WOW! It was last month that we were having a chat on boar hunting...  
http://goldrefiningforum.com/phpBB3/viewtopic.php?f=67&t=7937&start=160#p223402

Our prayers for a full and speedy recovery, Brother!

Phil


----------



## kjavanb123 (Jan 10, 2015)

My prayers to him, please do keep us posted about his recovery.

Regards,
Kevin


----------



## Geo (Jan 10, 2015)

I just spoke with Jeff on the phone and he is in good spirits. The procedure they did today using an catheter and balloon didn't work. The next thing they are going to have to do is open heart surgery. He needs a bypass in his neck and heart. The blockage is too sever for a stint.

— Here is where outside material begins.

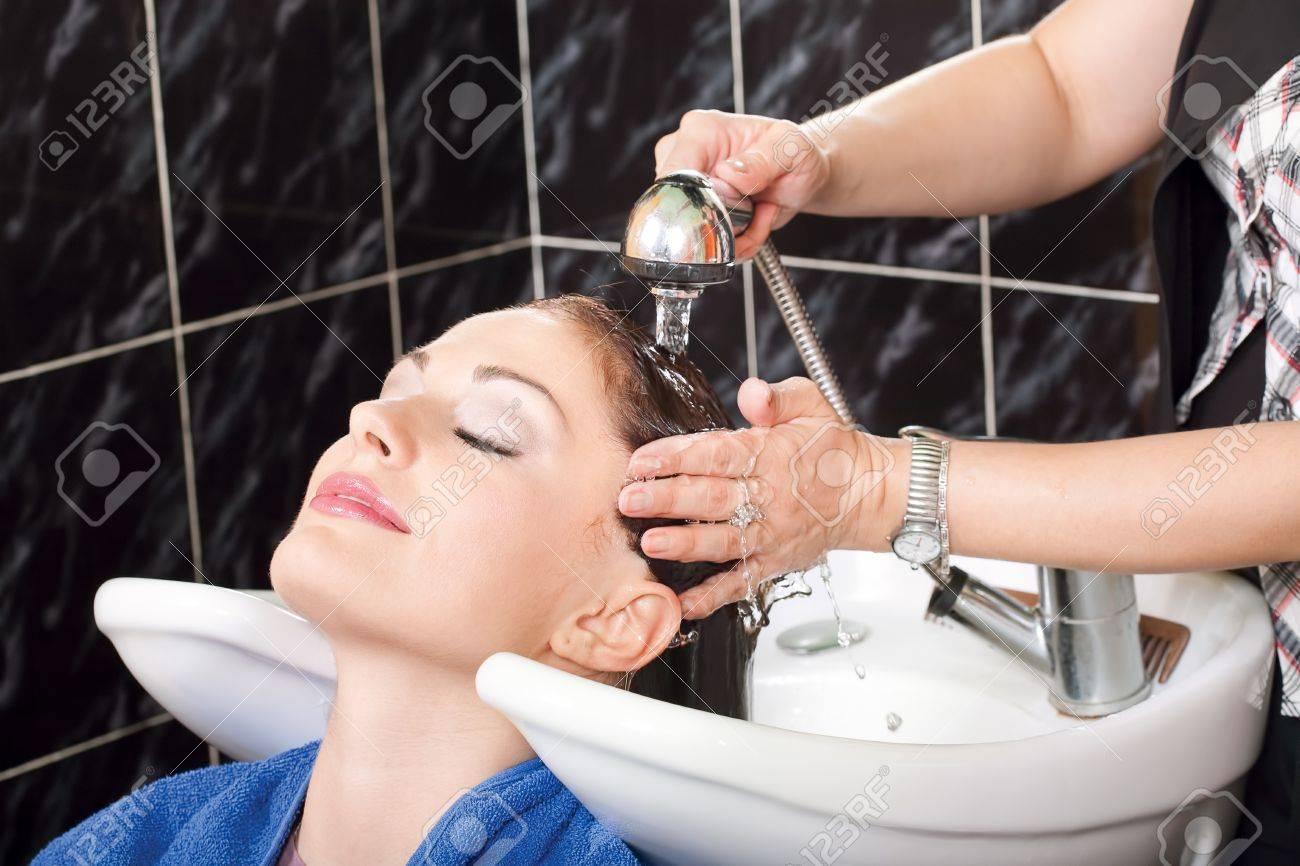 Hairdresser washing hair of customer Stock Photo - 12369989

Jeneje has started a thread for donations for Jeff (shark, sharkhook) http://goldrefiningforum.com/phpBB3/viewtopic.php?f=67&t=21730 , please try and send something. Jeff will not be able to work for quite some time and anything will help.


----------



## JHS (Jan 10, 2015)

Jeff's wife told me that he is scheduled for by-pass surgery on monday where they will address the heart issues.Then a couple days to re-couperate and they will put a by-pass in one side of his neck and scrape the other side.


----------



## cnbarr (Jan 10, 2015)

JHS, 

Will you please remove Jeff's address, while we all understand this is a dire situation, I don't think it is a good idea to post his home address on an open forum. While we all wish the best for Jeff and hope for a quick recovery, there are still a some people out there who may take advantage of the the fact that he is in the hospital, and I would hate to see an already bad situation turn worse.

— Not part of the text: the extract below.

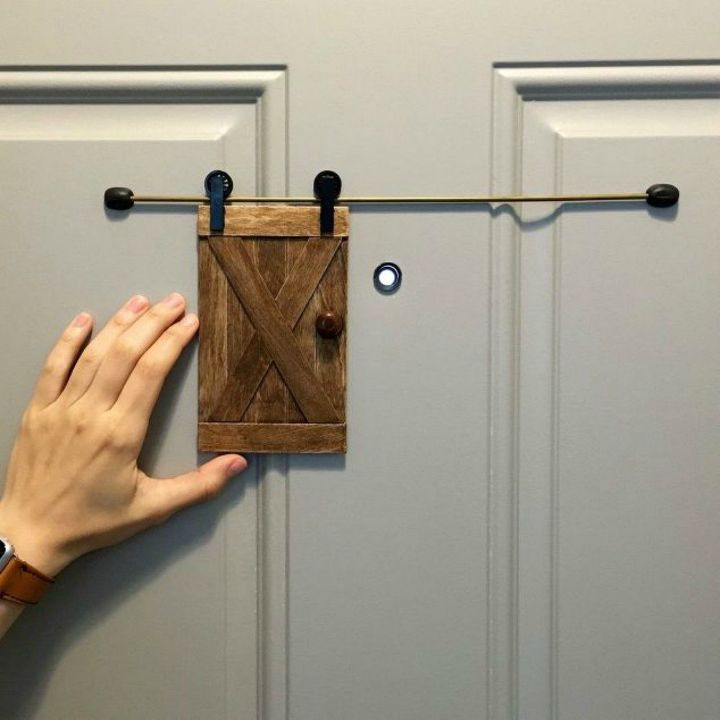 s 10 easy ways to fix your old door in under an hour, doors, Add a mini sliding barn door peephole cover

If a mod or admin reads this post I ask to please remove his address and this post.

Thank you


----------



## JHS (Jan 10, 2015)

Done =although it is a po box not a physical location


----------



## cnbarr (Jan 10, 2015)

I saw that, but one with ill intent can find all they need with that little bit of info.


----------



## Shark (Mar 18, 2015)

Well it seems it isn't over yet.

I went back to the doctor today and I go back on April 2 for some tests. In January I had a CABG done ( pronounced cabbage) where they open the carotid artery and cleaned it out down the right side of my neck. Five days later I had a double by pass. On the 2ed, they will do some tests and sonograms, and told me to be prepared to go back in the hospital possibly that day for a CABG on the left side of my neck this time. If I don't go in that day I will be back in within a week of the tests. After this is done, if all goes well, they will work with blockage's in my right hip and left leg which will be treated as separate problems. My left leg is where they got the veins from to do the double bypass which makes it a bit more complicated. 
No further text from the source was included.